Autoentusiastas Autoentusiastas Autoentusiastas Autoentusiastas Autoentusiastas Autoentusiastas Autoentusiastas Autoentusiastas FUSCAS VETERANOS – PARTE 2 – Autoentusiastas

FUSCAS VETERANOS – PARTE 2

Na Parte 1 começamos a desvendar os segredos dos Fuscas Veteranos com base na incrível coleção particular do Richard Hausmann, de Erlangen, Alemanha. Esta coleção é exemplar e didática e nesta Parte 2 vamos acompanhar uma das restaurações em detalhes. E mostraremos detalhes de outro que desvenda outras características. São mais de 100 fotos.

Por anos ficou escondido no celeiro

Quando o Richard estava realizando a sua grande aventura com Fuscas Veteranos, que foi a Vintage Volkswagen Challenge, de Erlangen na Alemanha até Pequim, capital da China, feita exclusivamente com Volkswagens veteranos, realizada em 2009, ao passarem por Moscou, na Rússia, foi encontrado este KdF 82e, de maio de 1943, também produzido durante a Segunda Guerra Mundial. Este tipo de carro tinha o chassi de um jipe leve (“Kübelwagen”) e a carroceria de um Fusca. Portanto ele tinha uma suspensão mais alta devido aos redutores nas rodas traseiras, redutores estes que acabaram sendo herdadas pelas primeiras Kombis.

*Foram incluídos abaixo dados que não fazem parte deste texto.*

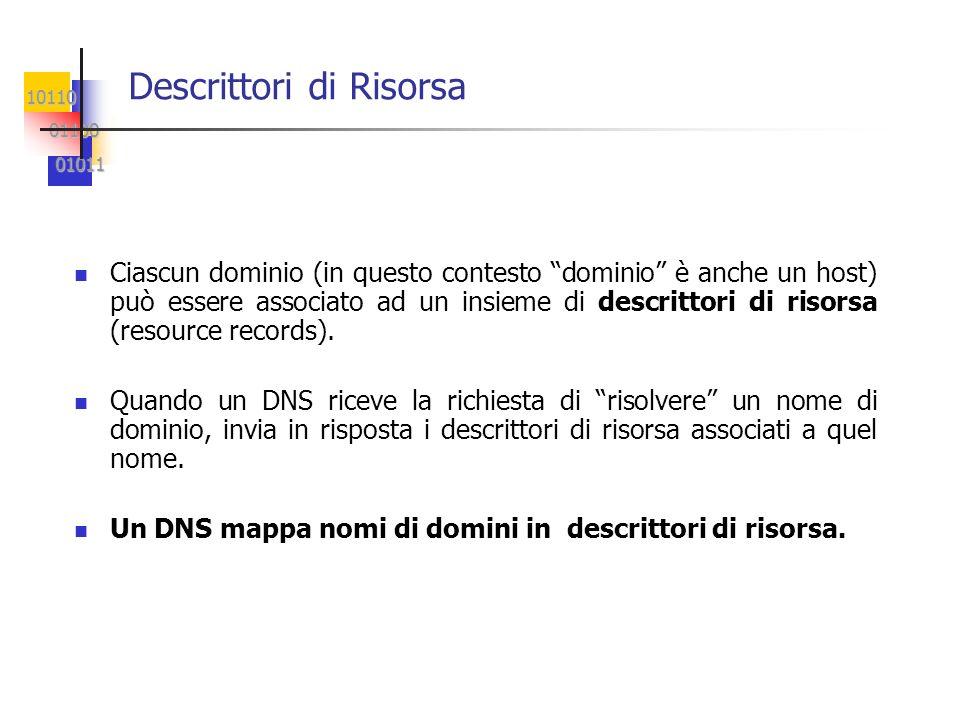 10110 01100 01100 01011 01011 Descrittori di Risorsa Ciascun dominio (in questo contesto dominio è anche un host) può essere associato ad un insieme d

Este KdF passou a ser apelidado de “Russo” e foi originalmente fornecido em para o Heereszeugamt Kassel – Centro de logística de equipamentos do Exército, da cidade de Kassel, em 21 de maio de 1943. Este centro era o que ficava mais próximo da fábrica de Wolfsburg e recebia os jipes e carros que depois eram enviados para outros centros ou diretamente para as respectivas unidades. Este carro acabou em Moscou onde foi resgatado em 2013. Os russos, depois da guerra, levaram o que puderam para a Rússia, fábricas inteiras foram desmontadas e levadas como compensação de guerra. Como eles não tinham como refazer as fundações de máquinas pesadas elas foram cortadas em blocos, como um grande quebra-cabeças, levadas para a Rússia para posterior remontagem. Na foto de entrada se pode ver este carro em seu “esconderijo” moscovita.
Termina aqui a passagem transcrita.